Each entry below must come back exactly as written, without its pictures.

---

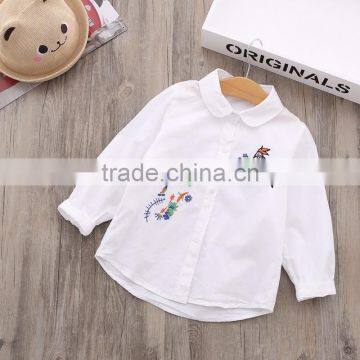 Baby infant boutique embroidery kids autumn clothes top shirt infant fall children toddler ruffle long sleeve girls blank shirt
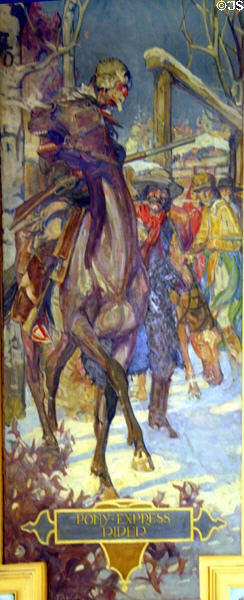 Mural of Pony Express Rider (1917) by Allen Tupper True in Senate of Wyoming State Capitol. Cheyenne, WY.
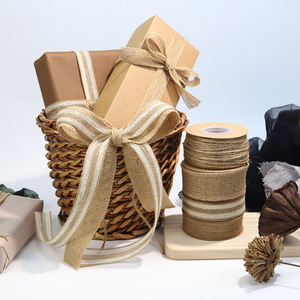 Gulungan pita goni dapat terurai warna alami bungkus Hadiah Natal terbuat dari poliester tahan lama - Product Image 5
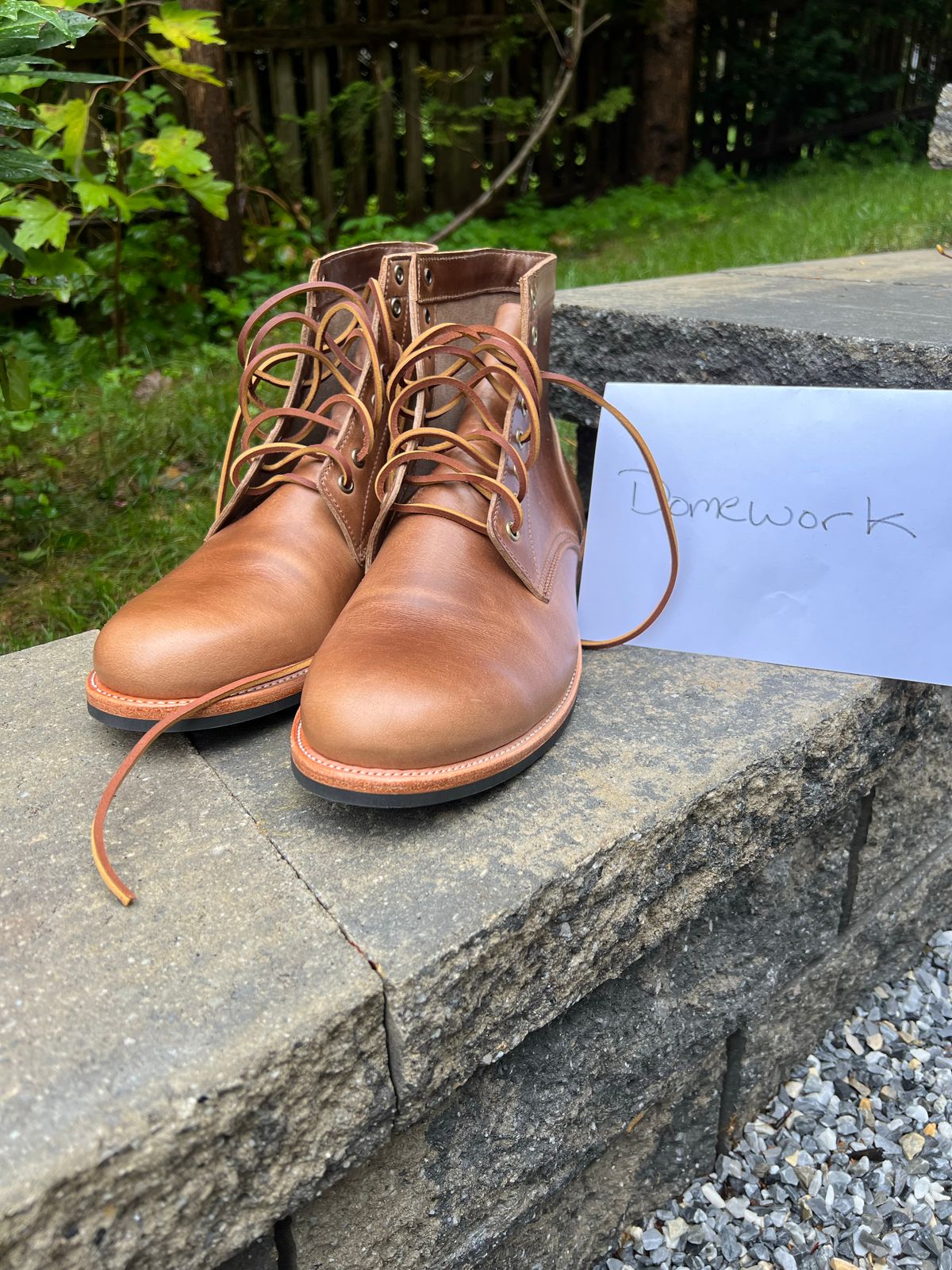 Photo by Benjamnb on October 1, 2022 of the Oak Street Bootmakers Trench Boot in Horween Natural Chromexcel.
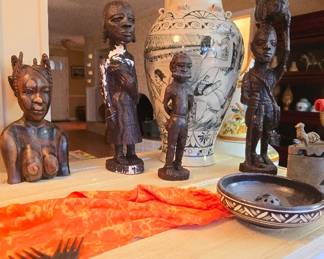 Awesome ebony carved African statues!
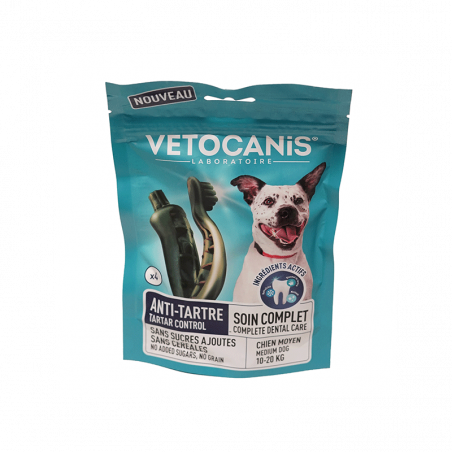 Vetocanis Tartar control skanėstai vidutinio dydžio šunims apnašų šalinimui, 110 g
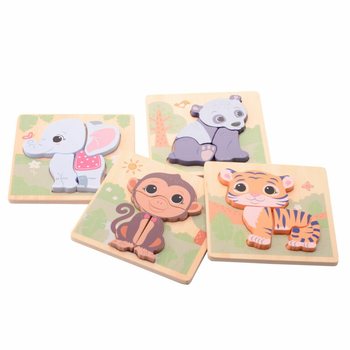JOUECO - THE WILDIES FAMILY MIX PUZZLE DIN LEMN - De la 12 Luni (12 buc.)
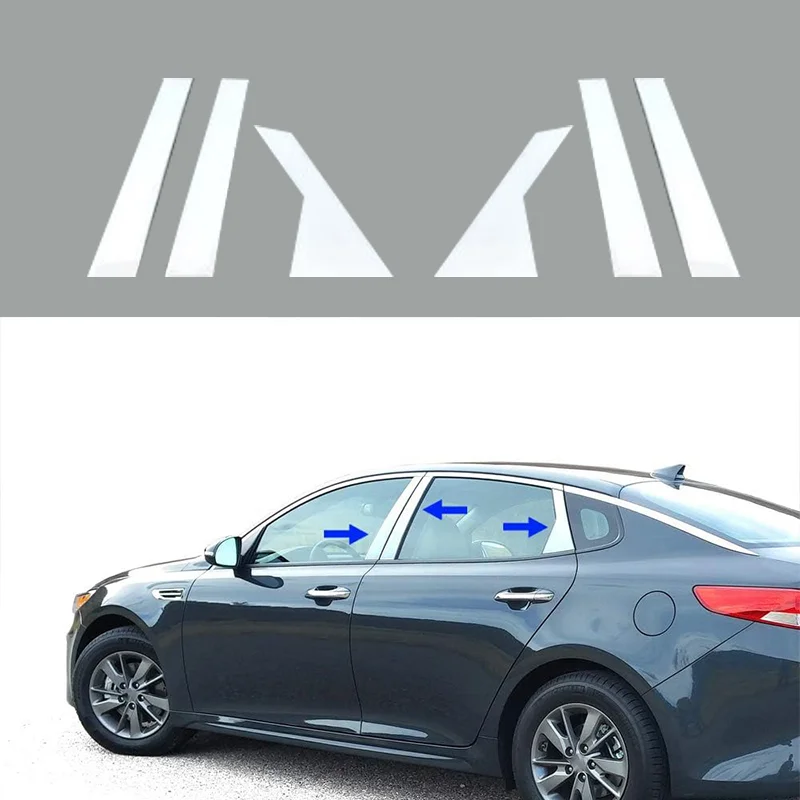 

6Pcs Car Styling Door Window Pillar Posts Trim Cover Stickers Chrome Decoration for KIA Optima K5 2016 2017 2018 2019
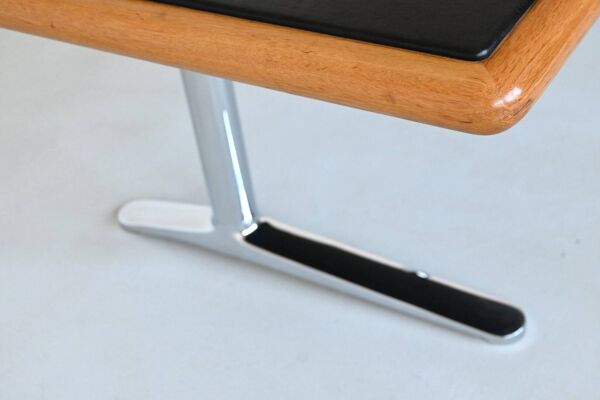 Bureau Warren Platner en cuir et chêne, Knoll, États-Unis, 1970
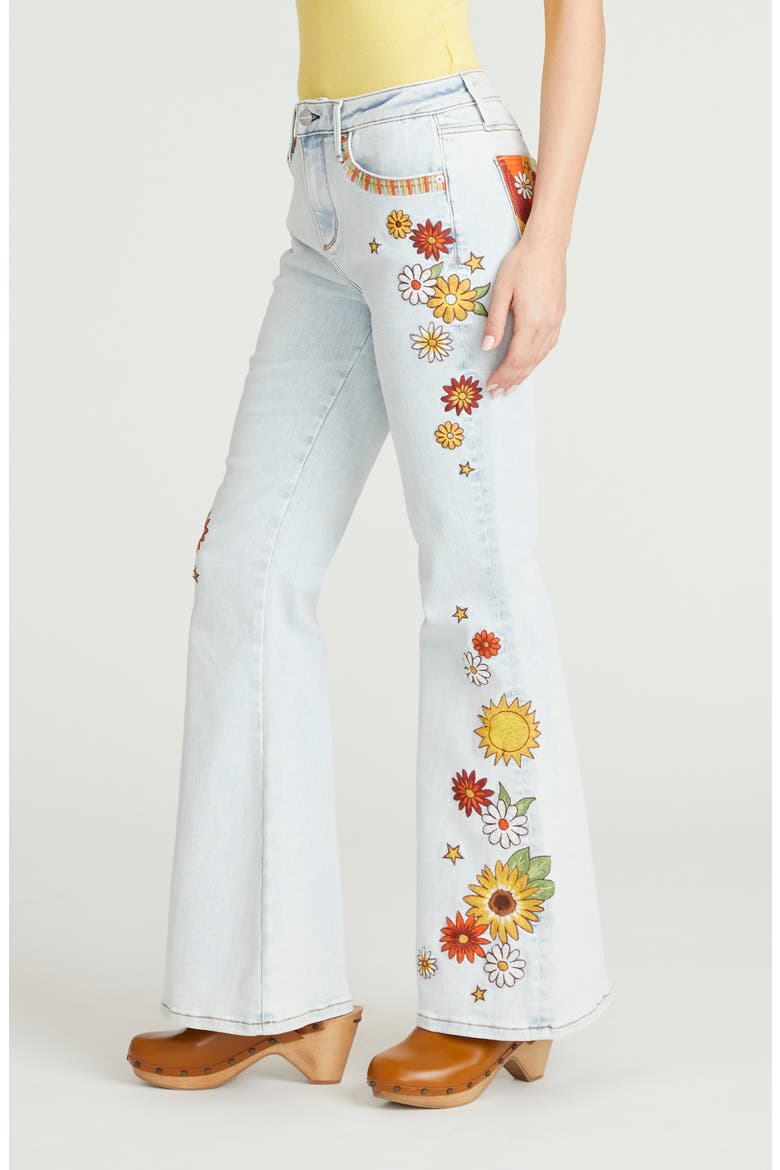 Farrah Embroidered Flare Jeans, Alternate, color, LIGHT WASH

---

- [Result of the exercise]
 Baby infant boutique embroidery kids autumn clothes top shirt infant fall children toddler ruffle long sleeve girls blank shirt
 Mural of Pony Express Rider (1917) by Allen Tupper True in Senate of Wyoming State Capitol. Cheyenne, WY.
 Gulungan pita goni dapat terurai warna alami bungkus Hadiah Natal terbuat dari poliester tahan lama - Product Image 5
 Photo by Benjamnb on October 1, 2022 of the Oak Street Bootmakers Trench Boot in Horween Natural Chromexcel.
 Awesome ebony carved African statues!
 Vetocanis Tartar control skanėstai vidutinio dydžio šunims apnašų šalinimui, 110 g
JOUECO - THE WILDIES FAMILY MIX PUZZLE DIN LEMN - De la 12 Luni (12 buc.)

6Pcs Car Styling Door Window Pillar Posts Trim Cover Stickers Chrome Decoration for KIA Optima K5 2016 2017 2018 2019
 Bureau Warren Platner en cuir et chêne, Knoll, États-Unis, 1970
 Farrah Embroidered Flare Jeans, Alternate, color, LIGHT WASH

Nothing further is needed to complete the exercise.